- _Görev yönergesi_:
Verilen metne göre Louis, boş zamanlarında ve gece geç saatlerde kaptanın sistemi üzerinde neden çalıştı?

- _Verilen metin_:
Louis her harfi hissedebilmek için parmaklarını sayfaların üzerinden geçirmeyi öğrendi. Ama bu şekilde okumak çok zaman alıyordu. Bazen bir cümlenin sonuna geldiğinde, başlangıçtaki kelimeleri unutuyordu. Bir gün, okula ilginç bir ziyaretçi geldi. Emekli bir Fransız ordusu kaptanı olan Charles Barbier’in okulu ziyaret etme amacı geliştirdiği bir iletişim yöntemini anlatmaktı. Yöntemin amacı, savaş esnasında, geceleri düşman tarafından fark edilmeyecek şekilde, ışığa ya da konuşmaya ihtiyaç duymadan askerlerin birbirleri ile haberleşebilmelerini sağlamaktı. Kaptan, keşfettiği yöntemi göstermek için, eline bir kağıt ve sivri uçlu bir alet aldı. Alet ile kağıt üstünde nokta ve çizgi izleri bıraktı. Noktalar ve kısa çizgiler farklı sesleri temsil ediyordu. Işığın olmadığı bir ortamda, kağıt üstündeki izlerin üstünden elle geçerek mesajı okumak mümkündü. Ancak askerler bu yöntemin kullanımını zor bulmuştu. Ama Kaptan, görme engelli öğrencilerin bu yöntemden faydalanabileceğini düşünüyordu.
Öğrenciler bazı mesajları okumayı denediler ve başardılar. Ancak onlar da yöntemi zor buldular. Bir kelimeyi yazabilmek için birçok nokta ve çizgi gerekliydi. Yine de alfabeyi kullanarak yazmaya kıyasla kağıt üstünde daha az yer kaplıyordu. Louis bu yeni yöntemi duyduğunda çok heyecanlandı. Boş zamanlarının çoğunu sistemi öğrenmek için harcadı. Yöntemin daha basit hale getirilmesi gerektiğini biliyordu. Ayrıca sayıları ve noktalama işaretlerini içerecek bir yol bulması gerekiyordu. Bu yüzden boş zamanlarında ve gece geç saatlerde, kaptanın sistemini geliştirmek için çalıştı durdu. Louis, “stylus” denilen sivri bir alet ve ahşap yazı tahtası ile yöntem üzerinde çalışmaya devam etti. İki yıllık çalışmadan sonra, henüz 15 yaşındayken nihayet kolay öğrenilebilen yeni bir alfabe yarattı. Bu alfabe ile yazmak ve okumak çok daha hızlı ve kolaydı. Dakikada 125 ila 200 kelime okumak mümkün idi.

- _Sağlanan materyal_:
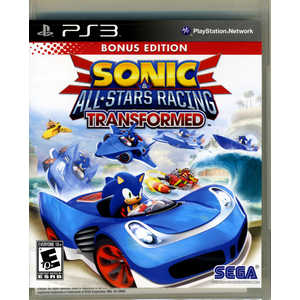 Игра для PS3 Sonic and All-Star Racing Transformed. Bonus Edition (PS3, английская версия)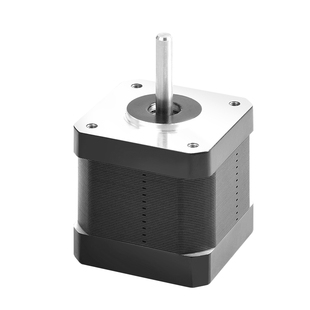 众灵42步进电机控制驱动一体两相四线38高度减速电机3D打印机配件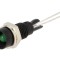 Lampă LED verde 3mm, PCB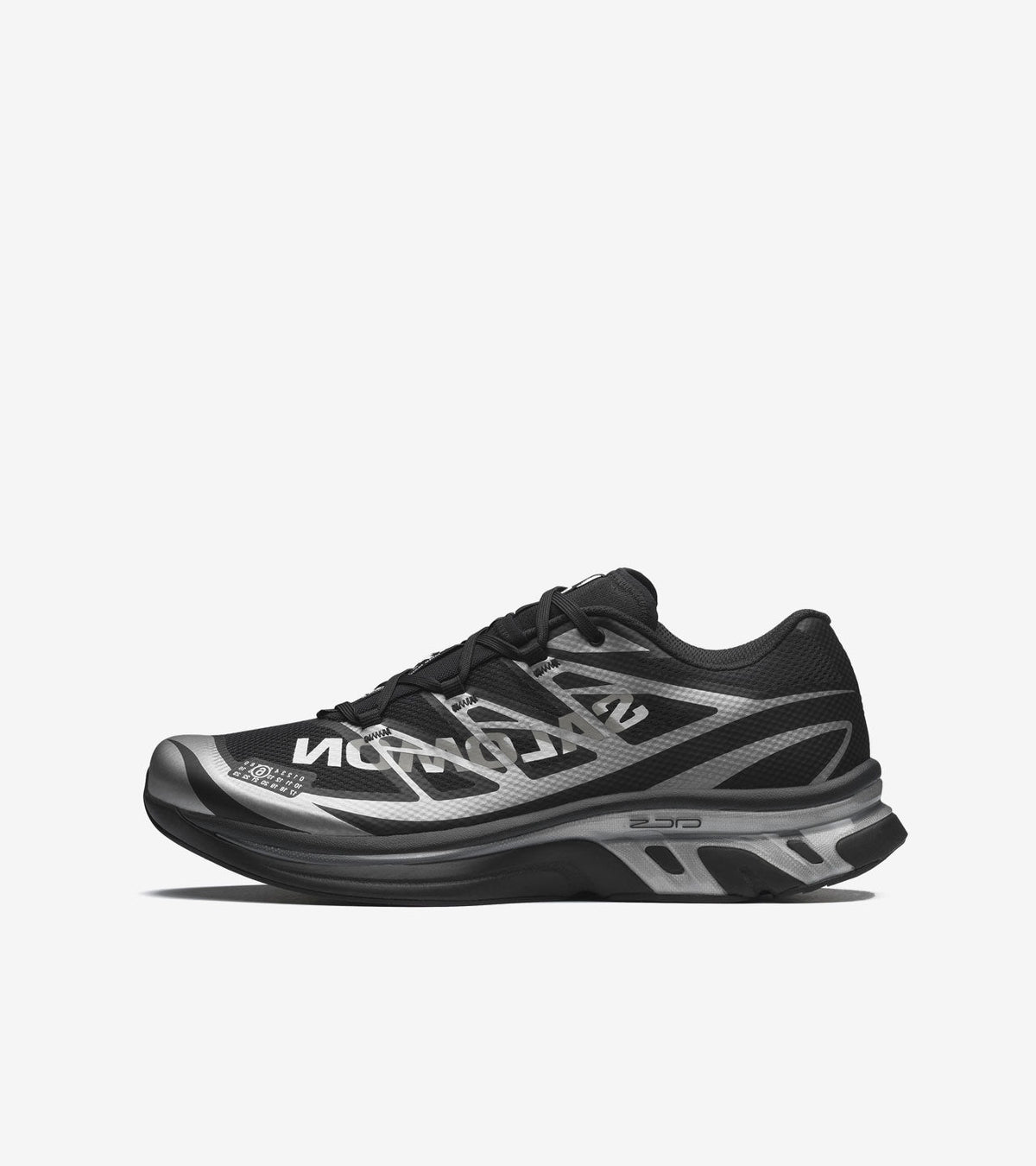 Salomon XT-6 × MM6 Maison Margiela – Black Silver | Autres Marques
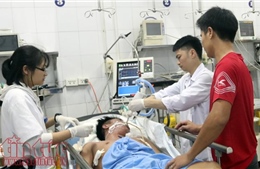 Bệnh viện Việt Đức trong 2 ngày Tết tiếp nhận 199 trường hợp tai nạn giao thông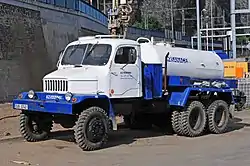 Der Praga V3S wurde 1953 bis 1985 mit einem vom Tatra T111 abgeleiteten Motor hergestellt.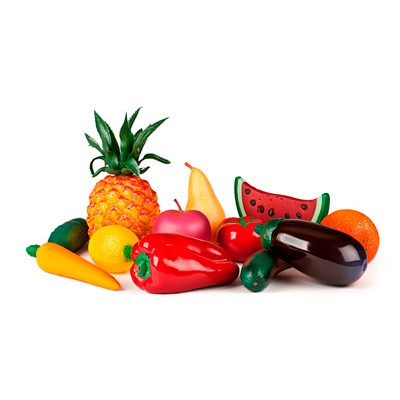 HORTALIZAS A (11 pcs.)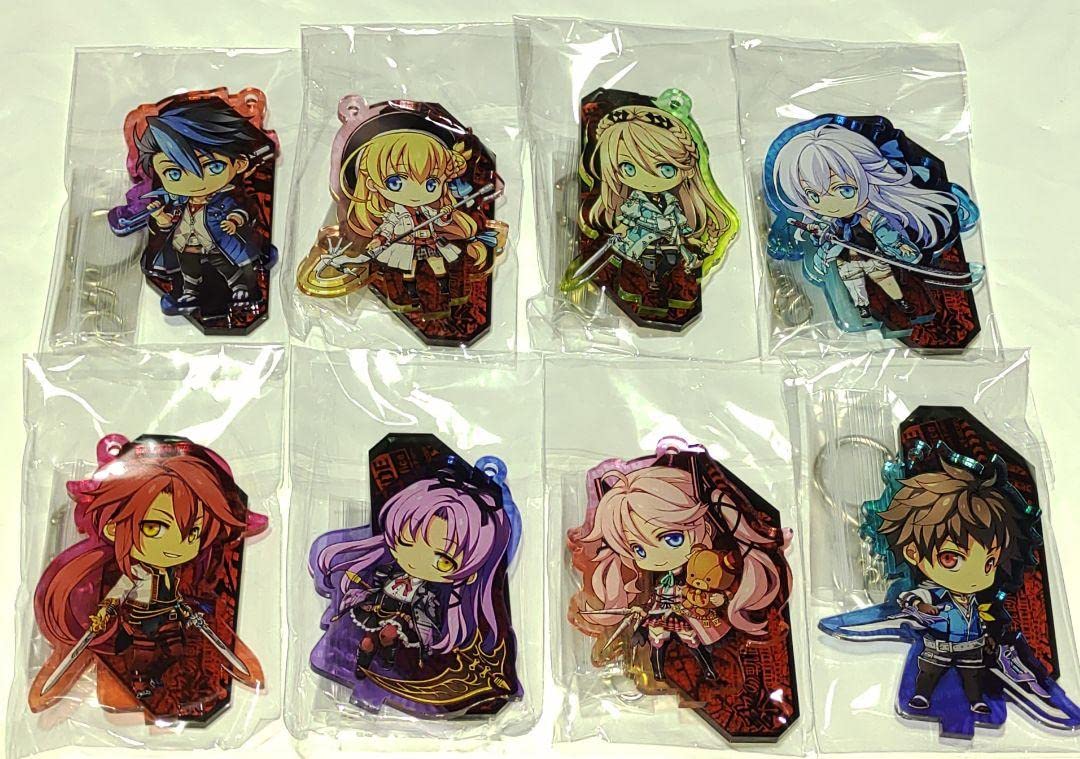 英雄伝説 黎の軌跡Ⅱ 抽選会 アクリルキーホルダー 全8種 シズナ エレイン Amazon.co.jp: 英雄伝説 黎の軌跡Ⅱ 抽選会 アクリル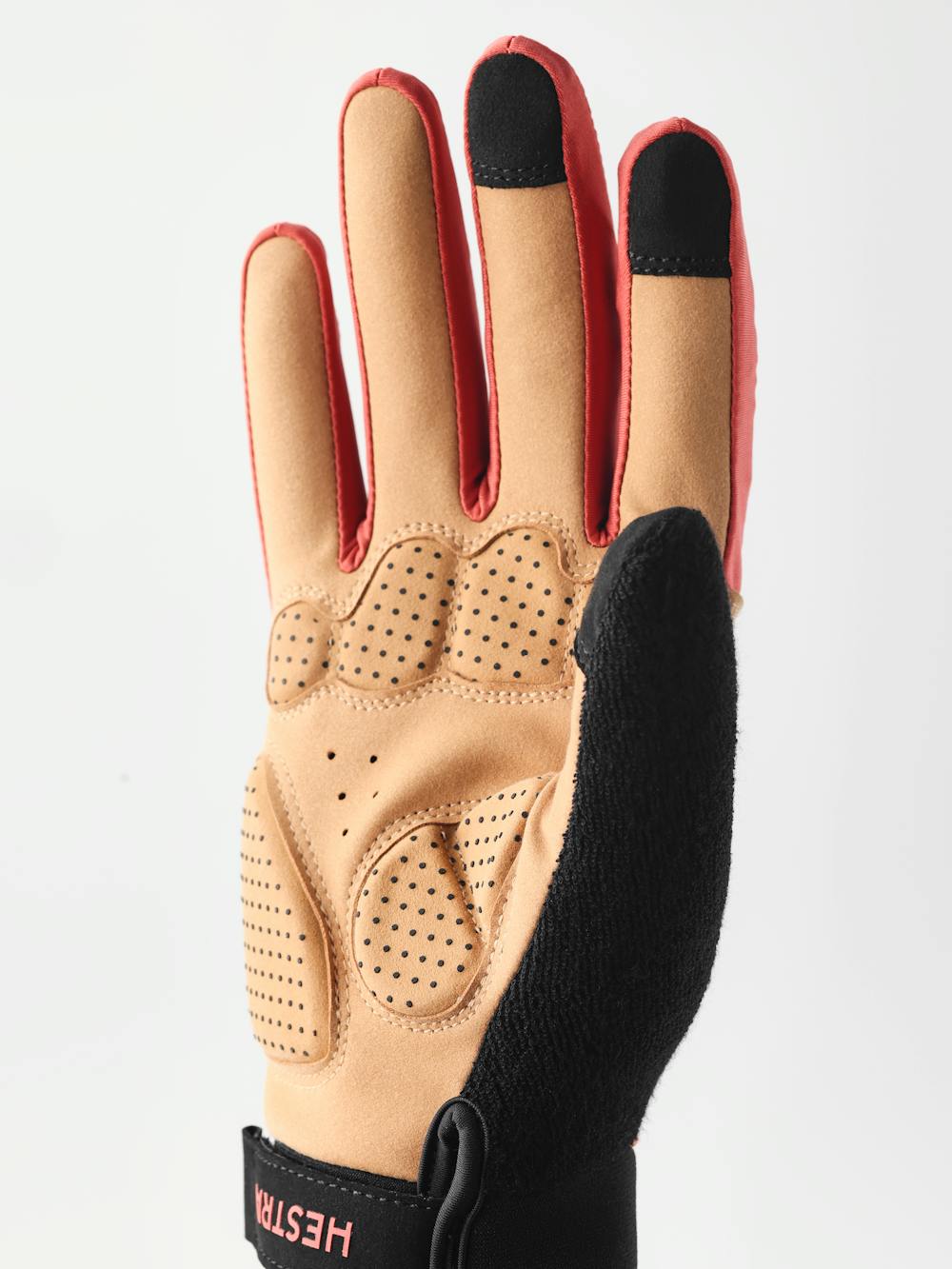 Bike Guard D3O Long - 5 finger in the color Orange (2 of 4)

- _Tamamlanmış alıştırma_:
Louis yöntemin daha basit hale getirilmesi gerektiğini biliyordu. Ayrıca sisteme sayıları ve noktalama işaretlerini katacak bir yol bulması gerekiyordu. Bu yüzden kaptanın sistemini geliştirmek için çalıştı.